For Lincoln residents, Antelope Creek isn't just a body of water. The creek, which runs from 84th Street and Highway 2 to 14th Street and Cornhusker Highway, is a major geographical feature of Union Plaza — a linear park east of downtown. The creek's riparian area is also home to 11 miles of bike paths that connect to over 131 miles of trails in the city.
In October, city, state and federal officials announced Antelope Creek has been removed from the U.S. Environmental Protection Agency's Impaired Waters list. Only 90 creeks in the U.S. have been removed from the list in the last 15 years, and only 14 of those are in urban areas.
Antelope Creek was first added to the Clean Water Act List of Impaired Waters by the Nebraska Department of Environmental Quality in 2004. At the time, levels of E. coli bacteria were over 25 times the water quality standard. A creek, stream, river, pond or lake can be removed from the Impaired Waters list only if they meet water quality standards set by NDEQ and approved by EPA.
Nebraska's water quality standards describe the desired condition of a body of water. Waterbodies are assigned beneficial uses such as recreation, aquatic life and water supply. Antelope Creek has a recreation water quality standard, which is used to protect human health, aquatic life and all beneficial uses of the creek.
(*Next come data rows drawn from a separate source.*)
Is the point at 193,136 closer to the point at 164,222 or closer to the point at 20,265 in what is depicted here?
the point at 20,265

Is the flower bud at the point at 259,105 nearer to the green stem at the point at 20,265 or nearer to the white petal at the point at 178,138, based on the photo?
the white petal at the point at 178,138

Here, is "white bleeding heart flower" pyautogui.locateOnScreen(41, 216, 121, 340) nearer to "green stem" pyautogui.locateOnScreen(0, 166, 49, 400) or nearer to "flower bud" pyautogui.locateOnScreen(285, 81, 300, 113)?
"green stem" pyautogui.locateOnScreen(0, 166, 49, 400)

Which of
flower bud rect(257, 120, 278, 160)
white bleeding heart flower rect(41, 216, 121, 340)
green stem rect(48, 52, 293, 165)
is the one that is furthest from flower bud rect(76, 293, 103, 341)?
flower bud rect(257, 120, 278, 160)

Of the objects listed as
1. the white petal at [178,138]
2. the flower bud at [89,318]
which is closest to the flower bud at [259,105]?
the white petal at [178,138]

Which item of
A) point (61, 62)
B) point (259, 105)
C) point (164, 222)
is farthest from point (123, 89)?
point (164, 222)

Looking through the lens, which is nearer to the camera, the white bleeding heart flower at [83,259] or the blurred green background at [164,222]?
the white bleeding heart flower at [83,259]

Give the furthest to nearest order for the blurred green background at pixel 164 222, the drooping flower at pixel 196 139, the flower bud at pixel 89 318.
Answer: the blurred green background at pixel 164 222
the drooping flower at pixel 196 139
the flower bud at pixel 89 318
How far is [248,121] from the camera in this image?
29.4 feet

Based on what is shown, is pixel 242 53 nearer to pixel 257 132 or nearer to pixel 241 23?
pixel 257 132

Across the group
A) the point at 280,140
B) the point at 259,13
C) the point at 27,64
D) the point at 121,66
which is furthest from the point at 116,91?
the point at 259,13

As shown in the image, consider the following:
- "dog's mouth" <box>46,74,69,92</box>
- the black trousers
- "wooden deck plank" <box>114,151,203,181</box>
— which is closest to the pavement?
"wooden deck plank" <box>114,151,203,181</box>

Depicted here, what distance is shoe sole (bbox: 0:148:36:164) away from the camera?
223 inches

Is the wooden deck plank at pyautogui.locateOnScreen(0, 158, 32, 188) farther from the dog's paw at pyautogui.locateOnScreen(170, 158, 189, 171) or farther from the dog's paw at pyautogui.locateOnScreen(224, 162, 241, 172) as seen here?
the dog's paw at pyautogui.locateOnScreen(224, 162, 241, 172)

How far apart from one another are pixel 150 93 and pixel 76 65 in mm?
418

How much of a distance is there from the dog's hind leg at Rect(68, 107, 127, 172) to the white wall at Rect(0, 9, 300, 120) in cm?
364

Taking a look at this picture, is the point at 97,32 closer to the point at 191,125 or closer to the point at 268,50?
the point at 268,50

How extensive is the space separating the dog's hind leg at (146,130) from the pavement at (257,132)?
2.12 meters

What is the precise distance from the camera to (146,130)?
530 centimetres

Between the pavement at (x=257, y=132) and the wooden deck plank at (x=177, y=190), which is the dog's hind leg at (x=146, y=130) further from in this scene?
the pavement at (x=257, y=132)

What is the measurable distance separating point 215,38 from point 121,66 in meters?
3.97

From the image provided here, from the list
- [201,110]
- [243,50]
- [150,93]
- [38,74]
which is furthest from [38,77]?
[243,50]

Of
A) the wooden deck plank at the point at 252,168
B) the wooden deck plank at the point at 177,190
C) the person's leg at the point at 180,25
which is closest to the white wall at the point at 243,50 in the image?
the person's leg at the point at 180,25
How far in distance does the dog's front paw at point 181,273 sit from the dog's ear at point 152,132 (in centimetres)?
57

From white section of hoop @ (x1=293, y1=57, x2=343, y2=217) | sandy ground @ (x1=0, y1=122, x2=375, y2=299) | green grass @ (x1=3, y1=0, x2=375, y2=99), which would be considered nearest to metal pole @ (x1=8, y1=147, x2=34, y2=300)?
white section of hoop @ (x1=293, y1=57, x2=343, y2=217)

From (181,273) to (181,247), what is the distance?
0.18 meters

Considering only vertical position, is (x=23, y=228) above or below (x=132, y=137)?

Improving Antelope Creek and the surrounding area has been a collaborative project for more than 20 years involving the city, Lower Platte South Natural Resources District, University of Nebraska, NDEQ, Nebraska Environmental Trust, and other partners and local businesses.
The Antelope Valley Project, which reduced flooding, improved traffic flow and spurred revitalization in the of the city, also exposed the creek water to more sunlight, which helped break down the E. coli bacteria.
"The Antelope Creek project symbolizes the kind of can-do spirit that energizes Nebraskans to work together to solve tough problems and be good stewards of our natural resources," said Gov. Pete Ricketts. "Because of this project, homes and businesses are protected from floods, traffic flows more smoothly, new projects are flourishing along the stream corridor, and new venues for recreation were created. Thank you to the numerous partners who helped make today a reality."
E. coli, which can be found in any body of water, is a species of bacteria specific to fecal material from people and warm-blooded animals, and can occur naturally. Since the mid-2000s, Antelope Creek has benefited from about 15 stormwater quality improvement projects and two major flood control projects with funding from local, state and federal sources.
Residents and businesses along and near Antelope Creek have installed sustainable landscaping projects, including the installation of 119 residential rain gardens. Permeable pavers and rain gardens have been installed in key locations throughout the creek area.
Other projects have included Assurity Life Insurance Co.'s green roof and the Lincoln Children's Zoo's installation of rain gardens and special storm drain inlets designed to filter animal waste and sediment.
“The removal and de-listing of Antelope Creek for E. coli contamination is a tribute to the vision, courage and tenacity of the many local, state and federal partners who coordinated efforts to create a safe, healthy and vital resource for the city of Lincoln,” said NDEQ Director Jim Macy. “This is a historic accomplishment for Nebraska and among only a handful of similar successes in the nation.”